### WHAT IS BEING ASKED
Please write out the listing below again in its exact form.

======== GIVEN DATA

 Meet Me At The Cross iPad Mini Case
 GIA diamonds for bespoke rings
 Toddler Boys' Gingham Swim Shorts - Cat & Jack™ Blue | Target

================

### COMPLETED EXERCISE
 Meet Me At The Cross iPad Mini Case
 GIA diamonds for bespoke rings
 Toddler Boys' Gingham Swim Shorts - Cat & Jack™ Blue | Target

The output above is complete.